Consigne 1: Recopiez à l'identique les enregistrements, du tout début jusqu'à la ligne qui contient « List the notes », cette ligne comprise.

Extrait du texte:
▬▬▬▬▬▬

Le 4 octobre 1993, la cour d’appel de Reggio de Calabre nomma un nouvel expert et lui demanda de déterminer l’indemnité d’expropriation selon les critères introduits par l’article 5bis de la loi no 359 de 1992.

L’expertise fut déposée en date du 24 mars 1994. Selon l’expert, la valeur vénale du terrain à la date de l’expropriation était de 165 755 ITL par mètre carré. Conformément aux critères introduits par l’article 5bis de la loi no 359 de 1992, l’indemnité à verser était de 82 890 ITL au mètre carré.

A l’audience du 11 avril 1994, les parties demandèrent un délai pour présenter des commentaires sur l’expertise. L’avocat des requérants déposa une expertise et fit remarquer que l’expert désigné par la cour avait omis de calculer l’indemnité pour les 1 500 mètres carrés non couverts par le décret d’expropriation mais qui étaient devenus inutilisables à la suite des travaux effectués.

L’audience pour la présentation des observations en réponse eut lieu le 6 juin 1994. L’audience suivante, fixée au 4 juillet 1994, fut reportée d’office au 3 octobre 1994, puis au 10 novembre 1994.

Par une ordonnance du 29 décembre 1994, la cour ordonna un complément d’expertise et ajourna l’affaire au 6 mars 1995. Toutefois, l’audience fut reportée d’office à plusieurs reprises, pour indisponibilité du juge d’instruction. A la demande des requérants, ce dernier fut remplacé le 29 février 1996 et l’audience de présentation des conclusions eut lieu le 20 mars 1996.

▬▬▬▬▬▬

Données fournies:
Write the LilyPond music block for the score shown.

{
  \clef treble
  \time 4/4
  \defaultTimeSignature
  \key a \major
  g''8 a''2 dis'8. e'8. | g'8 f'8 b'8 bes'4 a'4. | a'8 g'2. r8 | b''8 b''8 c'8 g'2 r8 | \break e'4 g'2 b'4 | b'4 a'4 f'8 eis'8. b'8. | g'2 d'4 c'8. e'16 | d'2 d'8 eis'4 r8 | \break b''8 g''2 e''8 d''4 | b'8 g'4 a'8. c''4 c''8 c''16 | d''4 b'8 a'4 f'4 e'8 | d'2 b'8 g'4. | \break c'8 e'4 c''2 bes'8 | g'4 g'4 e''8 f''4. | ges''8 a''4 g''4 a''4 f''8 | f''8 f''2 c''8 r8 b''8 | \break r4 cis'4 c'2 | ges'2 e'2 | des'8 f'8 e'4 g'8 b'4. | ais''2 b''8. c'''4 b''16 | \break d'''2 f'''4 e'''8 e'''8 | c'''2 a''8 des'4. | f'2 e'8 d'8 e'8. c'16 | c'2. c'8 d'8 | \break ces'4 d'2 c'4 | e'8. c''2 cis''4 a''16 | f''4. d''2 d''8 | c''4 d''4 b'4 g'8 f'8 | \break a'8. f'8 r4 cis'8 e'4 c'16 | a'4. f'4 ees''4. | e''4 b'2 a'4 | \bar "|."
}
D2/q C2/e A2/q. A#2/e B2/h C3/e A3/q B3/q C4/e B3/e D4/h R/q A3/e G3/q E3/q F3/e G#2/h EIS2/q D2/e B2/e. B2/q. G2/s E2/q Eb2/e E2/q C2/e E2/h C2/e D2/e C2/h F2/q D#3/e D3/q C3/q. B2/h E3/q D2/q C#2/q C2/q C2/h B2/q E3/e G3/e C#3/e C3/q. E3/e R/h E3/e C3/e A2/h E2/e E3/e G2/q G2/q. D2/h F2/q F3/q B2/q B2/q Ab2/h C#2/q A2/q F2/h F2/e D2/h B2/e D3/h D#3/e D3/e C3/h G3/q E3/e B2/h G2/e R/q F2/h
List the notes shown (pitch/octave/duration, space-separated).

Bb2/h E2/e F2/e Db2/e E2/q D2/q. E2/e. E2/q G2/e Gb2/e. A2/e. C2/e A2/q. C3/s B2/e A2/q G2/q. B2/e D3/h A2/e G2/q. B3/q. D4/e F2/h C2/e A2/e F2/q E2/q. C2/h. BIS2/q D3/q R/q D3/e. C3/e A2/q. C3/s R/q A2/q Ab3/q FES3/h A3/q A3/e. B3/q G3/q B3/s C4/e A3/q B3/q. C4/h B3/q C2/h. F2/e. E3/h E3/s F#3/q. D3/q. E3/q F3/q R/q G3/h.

▬▬▬▬▬▬

Consigne 2: Reproduisez mot pour mot le passage de l'extrait sur l'indemnité d'expropriation qui commence par « L’expertise fut déposée » et va jusqu'à « au mètre carré. » inclus.

Réponse rédigée 1:
Write the LilyPond music block for the score shown.

{
  \clef treble
  \time 4/4
  \defaultTimeSignature
  \key a \major
  g''8 a''2 dis'8. e'8. | g'8 f'8 b'8 bes'4 a'4. | a'8 g'2. r8 | b''8 b''8 c'8 g'2 r8 | \break e'4 g'2 b'4 | b'4 a'4 f'8 eis'8. b'8. | g'2 d'4 c'8. e'16 | d'2 d'8 eis'4 r8 | \break b''8 g''2 e''8 d''4 | b'8 g'4 a'8. c''4 c''8 c''16 | d''4 b'8 a'4 f'4 e'8 | d'2 b'8 g'4. | \break c'8 e'4 c''2 bes'8 | g'4 g'4 e''8 f''4. | ges''8 a''4 g''4 a''4 f''8 | f''8 f''2 c''8 r8 b''8 | \break r4 cis'4 c'2 | ges'2 e'2 | des'8 f'8 e'4 g'8 b'4. | ais''2 b''8. c'''4 b''16 | \break d'''2 f'''4 e'''8 e'''8 | c'''2 a''8 des'4. | f'2 e'8 d'8 e'8. c'16 | c'2. c'8 d'8 | \break ces'4 d'2 c'4 | e'8. c''2 cis''4 a''16 | f''4. d''2 d''8 | c''4 d''4 b'4 g'8 f'8 | \break a'8. f'8 r4 cis'8 e'4 c'16 | a'4. f'4 ees''4. | e''4 b'2 a'4 | \bar "|."
}
D2/q C2/e A2/q. A#2/e B2/h C3/e A3/q B3/q C4/e B3/e D4/h R/q A3/e G3/q E3/q F3/e G#2/h EIS2/q D2/e B2/e. B2/q. G2/s E2/q Eb2/e E2/q C2/e E2/h C2/e D2/e C2/h F2/q D#3/e D3/q C3/q. B2/h E3/q D2/q C#2/q C2/q C2/h B2/q E3/e G3/e C#3/e C3/q. E3/e R/h E3/e C3/e A2/h E2/e E3/e G2/q G2/q. D2/h F2/q F3/q B2/q B2/q Ab2/h C#2/q A2/q F2/h F2/e D2/h B2/e D3/h D#3/e D3/e C3/h G3/q E3/e B2/h G2/e R/q F2/h
List the notes shown (pitch/octave/duration, space-separated).

Réponse rédigée 2:
L’expertise fut déposée en date du 24 mars 1994. Selon l’expert, la valeur vénale du terrain à la date de l’expropriation était de 165 755 ITL par mètre carré. Conformément aux critères introduits par l’article 5bis de la loi no 359 de 1992, l’indemnité à verser était de 82 890 ITL au mètre carré.